Reflecting on International Women in Engineering Day 2020
2 July 2020
2 July 2020
Did you know that the first computer programmer was active in the early 1800s?
Did you know they were a woman?
Augusta Ada Lovelace is widely recognised as the first computer programmer.
Encouraged by her mother to study mathematics and science – an extremely unusual stance in the 1800s – Ada was an incredibly intelligent and visionary woman. She met fellow mathematician, Charles Babbage, in 1833; and they struck up a friendship and working relationship which lasted many decades. It was Ada’s work alongside Babbage on his ‘Analytical Engine’ – a proposed mechanical computing device, designed to calculate large numbers – which is regarded as her greatest contribution to computer science.
In 1843, Babbage gave a seminar on his proposed machine at the University of Turin. It was transcribed into French by an attending professor, and Ada was commissioned to translate the text into English language.

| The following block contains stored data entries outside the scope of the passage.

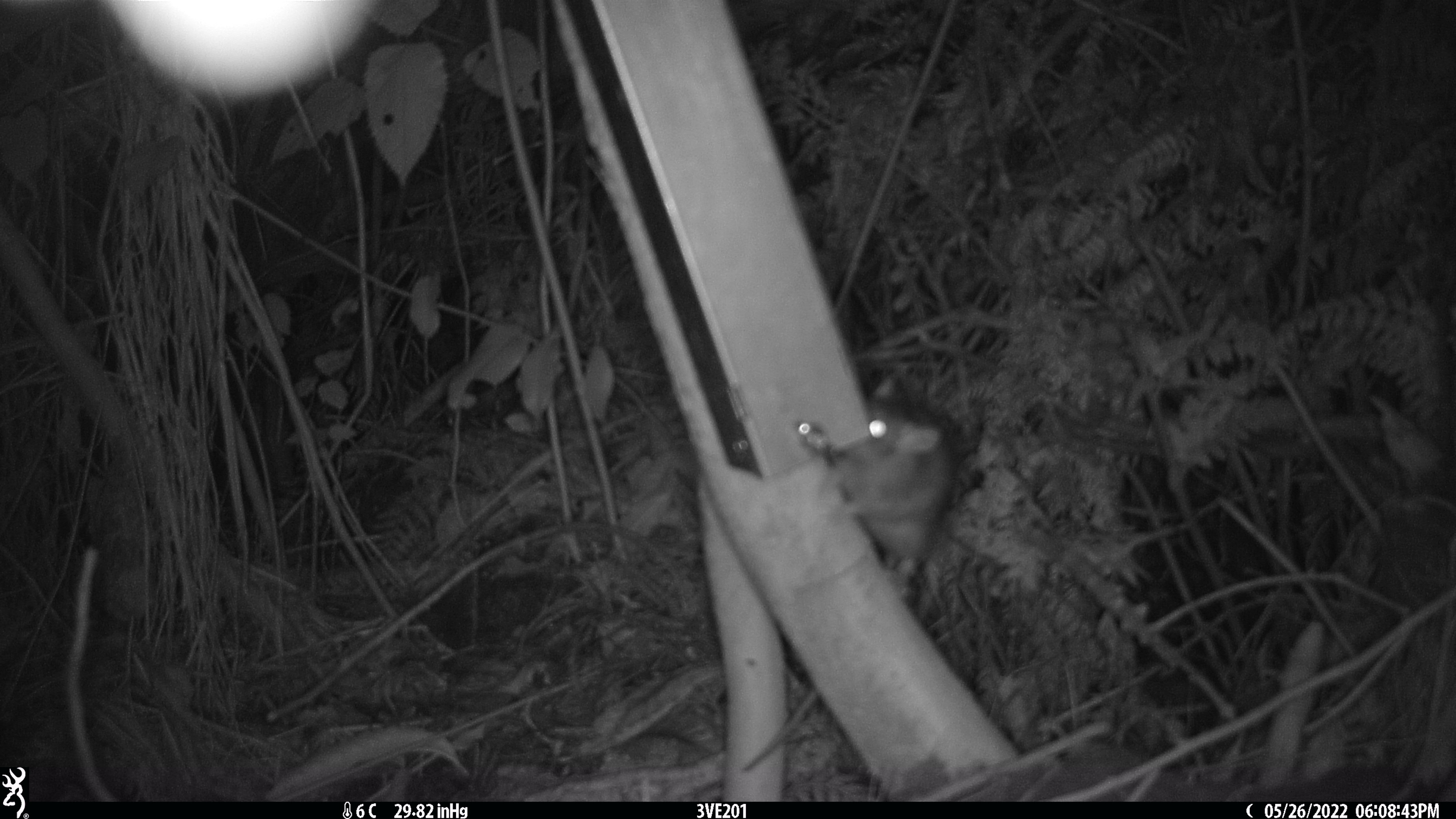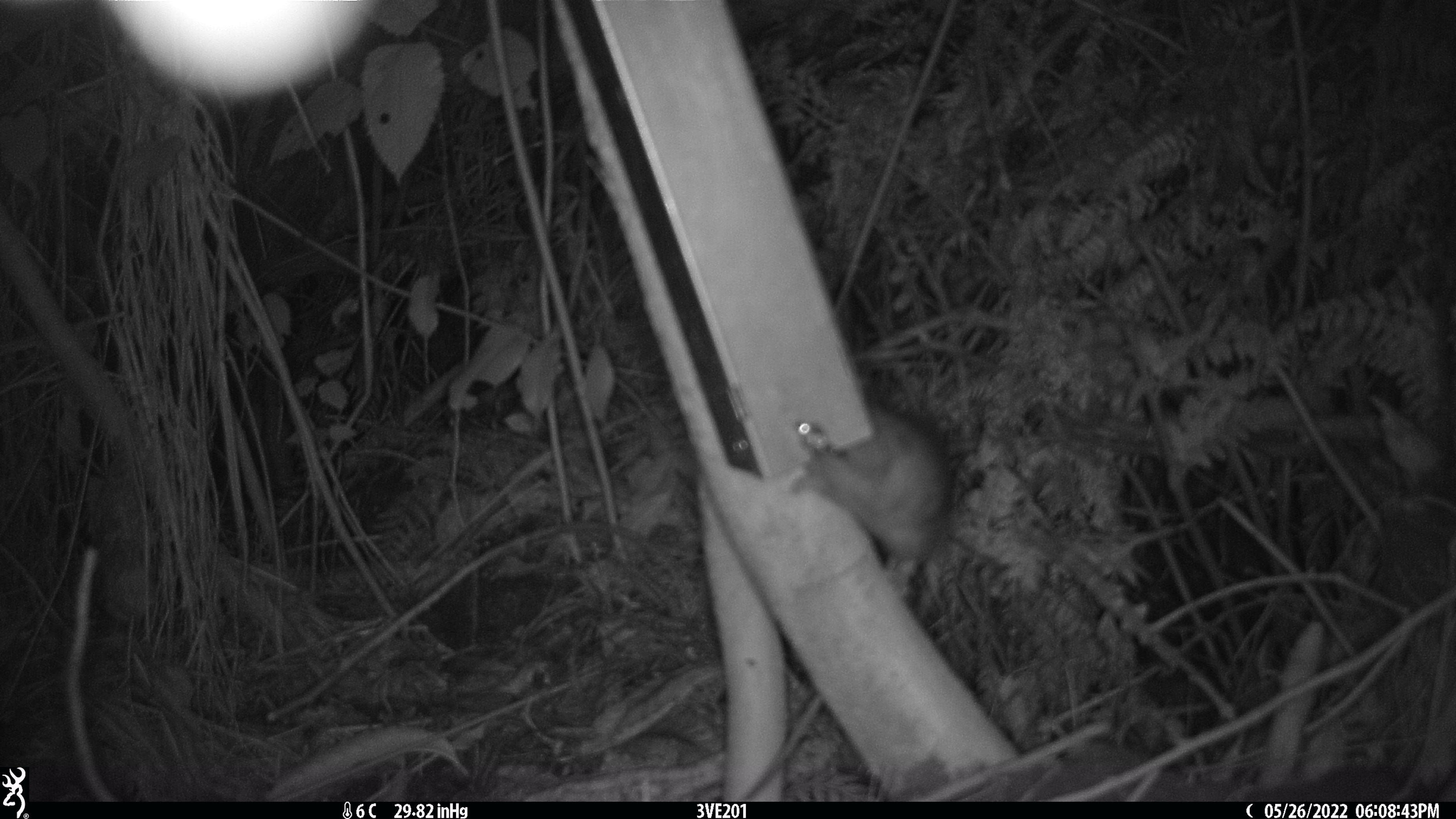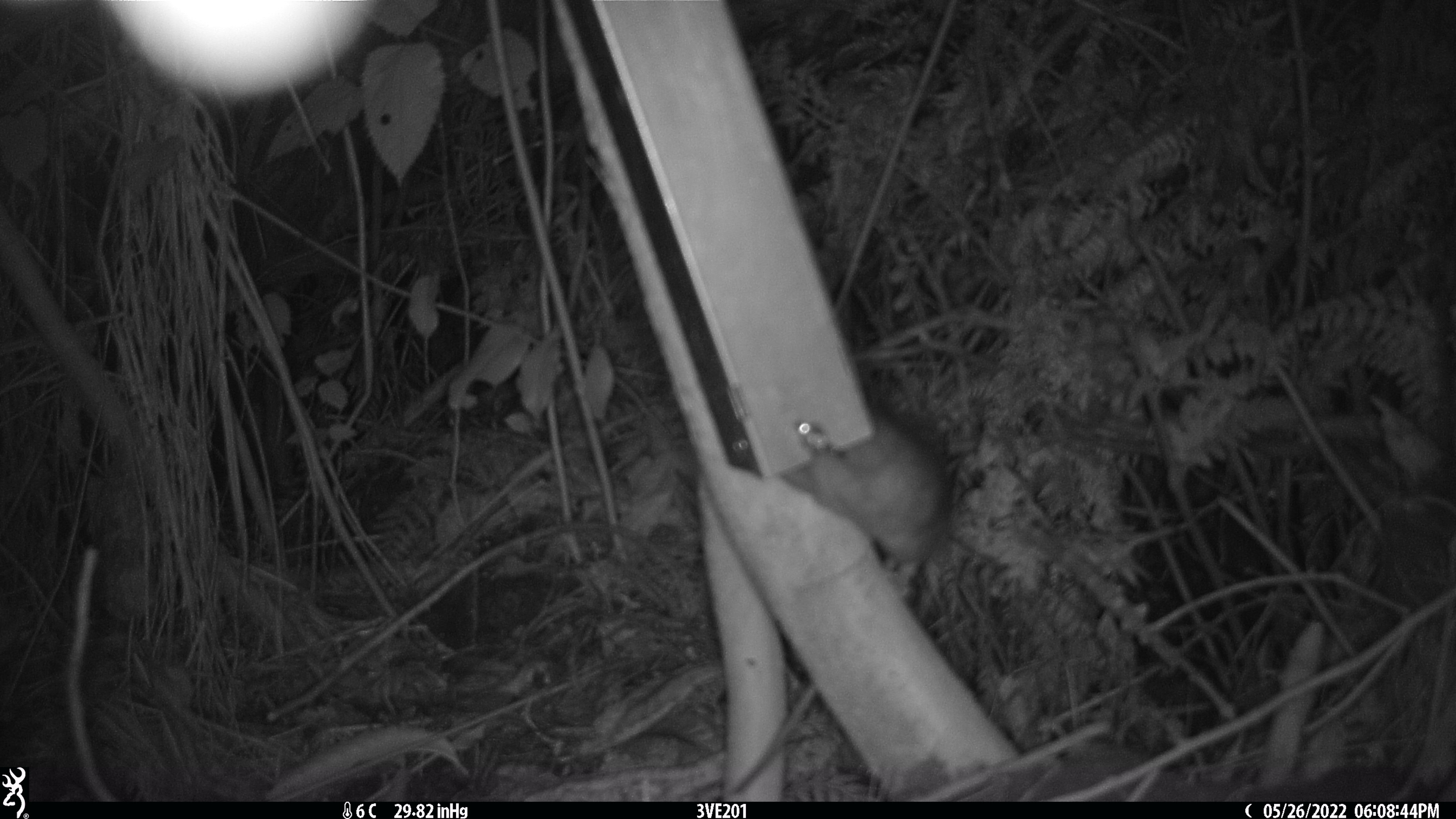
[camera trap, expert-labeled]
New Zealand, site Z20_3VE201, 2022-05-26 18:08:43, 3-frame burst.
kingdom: Animalia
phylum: Chordata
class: Mammalia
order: Rodentia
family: Muridae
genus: Rattus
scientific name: Rattus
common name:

Not only did she translate the 8000-word document, she also supplemented it with extensive notes on the machine’s functionality and potential, going far beyond the original content and unlocking insight which not even Babbage himself had conceived about the potential of the ‘Analytical Engine’. It was Ada who recognised that the machine’s functionality was not simply limited to mathematical calculations; but could be used to solve any complex problem. Although the importance of her work wasn’t acknowledged in her lifetime, these published notes are now widely accepted as containing the world’s first computer program.
Ada Lovelace is a brilliant example of the different perspectives and ways of working that women can bring to the world of Science, Technology, Engineering and Maths. As we reflect on a week of celebrations for International Women In Engineering Day here at Tharsus Group, let’s take a look at some of the statistics on women in the sector.
Just 12% of the sector is made up of female engineers – around 730,000 women. Girls and women make up less than 18% of higher apprentices in engineering and manufacturing, and 7.4% of all engineering apprentices. This is in spite of education statistics which continually show that girls are better at STEM subjects than boys.
According to Engineering UK’s 2018 State of Engineering report, the UK is seeing an annual shortfall of 59,000 graduate – that’s a significant deficit.
Engineering is a exciting career, with a wide variety of specialities and applications. Some of our own fantastic engineers across our Group took time to talk about why they love working in the sector, and why more people should consider it as a career. They are some truly inspiring interviews.
It’s our hope that by highlighting these opportunities, and through initiatives such as International Women in Engineering Day, we can encourage more women to enter the sector and make their mark on the world.